Would a S&S ISA be preferable to the offerings from NS&I etc? Any recommendations?
Thanks
I lost a grand or two for each of my kids by buying the hut group and cineworld in an AJBell kids ISA 🙂
Depends what you are looking for - J-Isa's look OK, but bear in mind that the child gains full access at 18.. A cash saving version account will be significantly hit through inflation over the next couple of decades, but can install a positive routine of saving.
We have a newborn and the route we've decided on is to open a new ISA in my wife's name in April for the laddie. This will have the price of a new bike dropped into to a generic global tracker fund. The account will be kept secret from the kid 'till he is in his 20's 30's and about to buy his fist home. I don't expect it to cover a full house deposit, but hopefully go a significant way to helping.
As someone who had access to one at 18 and spent it all (not wasted, but it was spent) before I started thinking about buying a house - I could never recommend putting it in one that they have access to at 18
Imo much better to quietly save/invest and tell them it'll be there for when they need a deposit. That'll have a significantly better impact on their life!
the route we’ve decided on is to open a new ISA in my wife’s name
Seems an odd idea. Surely there are loads of downsides to that...
Especially given that:
The account will be kept secret from the kid ’till he is in his 20’s 30’s
Why not just open an ISA in the kid's name and not tell them about it?

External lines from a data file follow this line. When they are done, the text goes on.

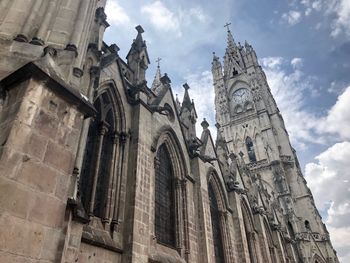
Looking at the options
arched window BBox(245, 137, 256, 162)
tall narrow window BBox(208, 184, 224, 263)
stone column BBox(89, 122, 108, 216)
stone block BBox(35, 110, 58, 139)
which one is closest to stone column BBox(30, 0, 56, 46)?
stone block BBox(35, 110, 58, 139)

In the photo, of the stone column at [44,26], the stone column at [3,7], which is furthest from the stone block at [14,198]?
the stone column at [3,7]

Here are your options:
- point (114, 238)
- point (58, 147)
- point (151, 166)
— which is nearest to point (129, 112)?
point (151, 166)

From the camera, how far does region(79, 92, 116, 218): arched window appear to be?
23.9ft

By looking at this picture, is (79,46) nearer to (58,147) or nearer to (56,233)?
(58,147)

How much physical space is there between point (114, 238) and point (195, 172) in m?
6.06

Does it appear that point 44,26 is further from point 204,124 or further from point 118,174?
point 204,124

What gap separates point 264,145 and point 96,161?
109 feet

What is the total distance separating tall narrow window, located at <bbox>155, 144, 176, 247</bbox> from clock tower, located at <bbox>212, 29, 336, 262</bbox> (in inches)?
442

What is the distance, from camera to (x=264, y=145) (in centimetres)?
3812

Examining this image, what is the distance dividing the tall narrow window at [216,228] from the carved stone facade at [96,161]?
0.06 metres

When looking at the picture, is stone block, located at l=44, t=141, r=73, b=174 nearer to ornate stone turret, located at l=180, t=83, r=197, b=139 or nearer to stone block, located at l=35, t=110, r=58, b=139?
stone block, located at l=35, t=110, r=58, b=139

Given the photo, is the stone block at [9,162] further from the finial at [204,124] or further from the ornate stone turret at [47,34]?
the finial at [204,124]

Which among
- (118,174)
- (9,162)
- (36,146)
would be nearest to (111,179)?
(118,174)

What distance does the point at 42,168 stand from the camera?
3547mm
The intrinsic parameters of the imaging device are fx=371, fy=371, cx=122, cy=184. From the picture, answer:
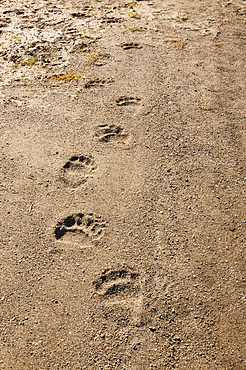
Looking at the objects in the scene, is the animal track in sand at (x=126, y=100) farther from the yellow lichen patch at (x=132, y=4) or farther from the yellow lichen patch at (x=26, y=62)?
the yellow lichen patch at (x=132, y=4)

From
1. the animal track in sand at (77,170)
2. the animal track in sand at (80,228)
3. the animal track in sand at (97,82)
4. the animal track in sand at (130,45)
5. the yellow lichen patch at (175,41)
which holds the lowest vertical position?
the animal track in sand at (80,228)

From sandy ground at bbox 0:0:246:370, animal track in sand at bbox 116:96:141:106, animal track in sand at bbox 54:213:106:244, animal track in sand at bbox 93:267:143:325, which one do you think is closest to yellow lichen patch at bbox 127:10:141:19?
sandy ground at bbox 0:0:246:370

Seems like a good swap. I'd go for it.
Kids stocks and shares ISA. We use HL and put a bit in each month. Should hopefully beat cash and NS&I over a decade or two.
Thanks every a lot of ideas for 6 replies. I’ll have a dig on money saving expert.
Just remember, that with a Junior ISA, not only does the child gain control at 16 and can access the money solely at 18, you can’t get at the money until then either. Once it’s in, it’s in and locked up till the child becomes an adult.
So if you think there’s a scenario where you might need the cash in the interim (say, school fees), don’t use a Junior ISA.
Personally, I took several approaches, one ISA I control, a normal cash savings account for each kid, and a JISA (originally Child Trust Funds) for each kids. They stick money in the cash accounts and learn saving, I put money in the ISAs. I can get at some if I need it, and they get a lump sum to piss up the wall later.